Come ha spiegato Schoenbrun al Sundance, questo è un film che riguarda l’essere nati/e in un’esistenza e la sensazione di dover vivere un’esistenza diversa, senza sapere come passare dall’una all’altra. Ma riguarda anche le profonde ricompense del fandom, così come i pericoli del non sapere quando disimpegnarsi. Mentre il confine tra The Pink Opaque e il mondo reale inizia a confondersi, Owen inizia a immaginare sé e Maddy all’interno dello show stesso, assumendo i ruoli delle sue eroine.
Paura della propria verità

Owen e Maddy sono due lati dell’esperienza del processo di transizione di genere della regista.
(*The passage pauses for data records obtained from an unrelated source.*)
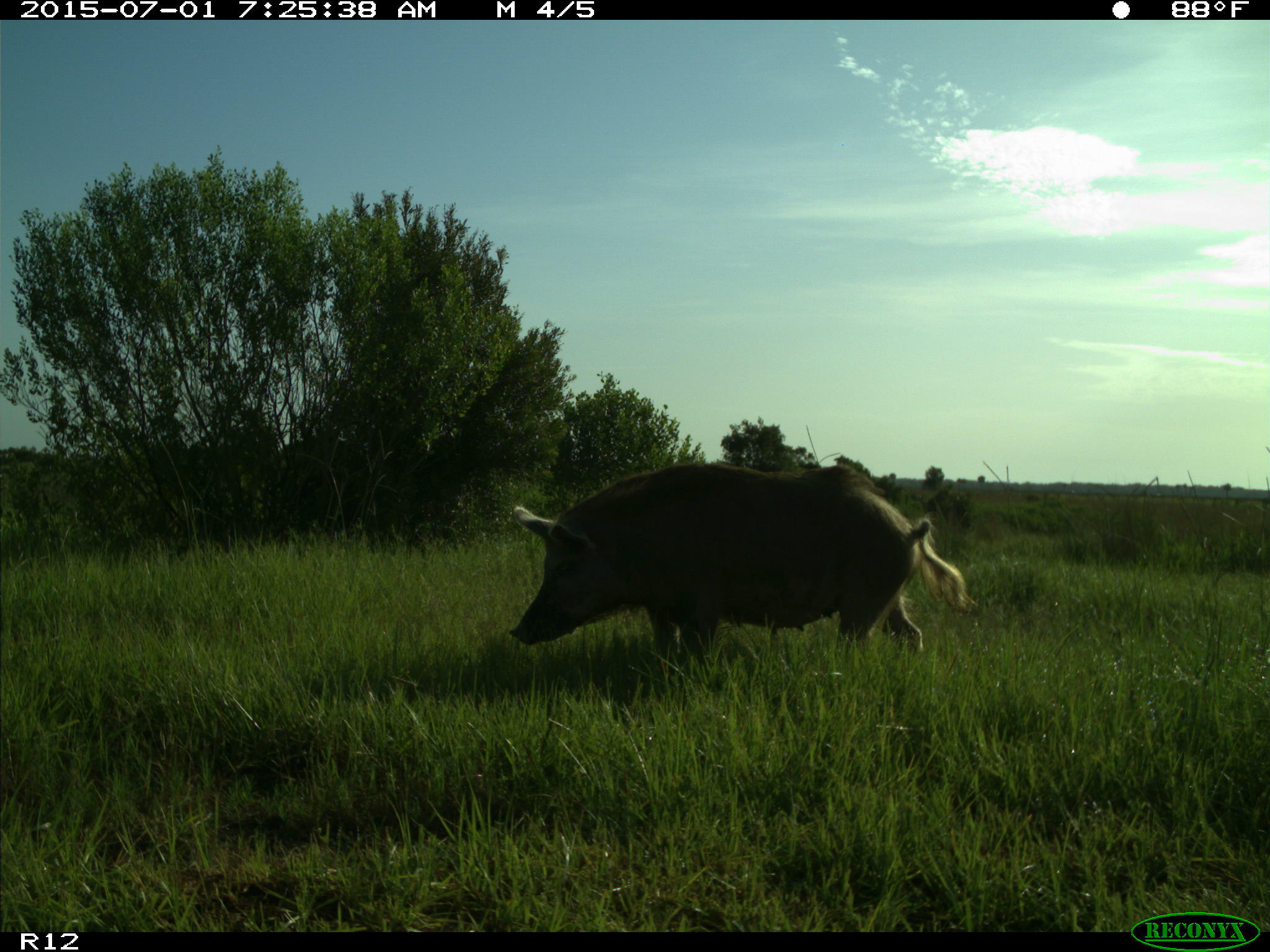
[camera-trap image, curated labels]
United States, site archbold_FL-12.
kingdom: Animalia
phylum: Chordata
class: Mammalia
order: Artiodactyla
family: Suidae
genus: Sus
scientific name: Sus scrofa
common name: wild boar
Con questo, lei non intende necessariamente la transizione vera e propria, ma il processo che inizia all’inizio della propria vita, quando si nasce e si viene socializzate/i nell’identità sbagliata. Le due coppie di personaggi hanno due diverse risposte a questo “destino”: Owen e Isabel hanno paura della propria ombra ed esitano a intraprendere un viaggio nell’ignoto; Tara e Maddy sono delle toste, inclini a fidarsi della propria voce interiore e per questo disposte a intraprendere un viaggio nell’ignoto.
Qui si scontrano il desiderio di restare a casa e quello di non lasciare indietro tutto ciò che hai conosciuto di te stessa, della tua comunità, della tua famiglia e della tua vita. Nel suo nocciolo, Glow è un’allegoria transgender che affronta la paura di vivere la propria verità, ma articola il terrore più vero di intrappolarsi in ciò che non è. Le parti più spaventose non sono le scene agghiaccianti di Owen che viene violentemente risucchiato nelle scintille esplosive di uno schermo TV, ma le frenetiche realizzazioni che egli ha mentre perde tempo per una vita che non lo soddisfa.
Glow sfida il fatto che ciò che ci lega alle nostre realtà sono le scelte che facciamo attivamente: scegliere di rifugiarci nelle realtà che desideriamo non è una scelta futile, né fantastica. Il bagliore di un sogno non può svanire quando vive dentro di te. C’è ancora tempo, se si ha fiducia che ci sia.
Vivere alle proprie condizioni?

Questo film è anche un’opera d’arte complessa che gioca a briglia sciolta con le regole del realismo per offrire una visione di ciò che è possibile al di là del mondo che conosciamo. Un film più convenzionale si sarebbe basato sul realismo psicologico diretto, portando il pubblico nel mondo di Maddy e Owen e nel ruolo che The Pink Opaque vi gioca. Ma in I Saw the TV Glow i mondi sono permeabili: l’universo immaginario di The Pink Opaque non resta fermo sullo schermo, e quel luccichio rosa che brilla ai bordi di alcune scene prende lentamente il sopravvento nel mondo reale.
Il resto del film trascorre in un isolamento crescente per il protagonista, che lavora anno dopo anno in una sala giochi per un capo sprezzante, interagendo con nessuno se non con i clienti. È un’esistenza che lo sta letteralmente soffocando: l’asma di Owen peggiora sempre di più ed è qui che la realtà si infrange per lui – accade nella sala giochi, in una scena in cui Owen urla tutta la sua disperazione eppure nessuno sembra sentirlo. I sorrisi dei partecipanti alla festa sono congelati sullo schermo, sospesi in un altro continuum spazio-temporale, completamente ignari dell’angoscia di Owen.
È una scena che ci riporta ancora una volta alla questione di come funzioni la realtà nel film: i momenti di ripiegamento che rendono unica l’esperienza di I Saw the TV Glow possono esser compresi meglio per il modo in cui comunicano la realtà interiore. In questo contesto, il racconto di Maddy sulla vita dopo la morte non è una questione di verità o assurdità, ma uno sguardo alla natura esistenziale della lotta di chi intende vivere la vita alle proprie condizioni.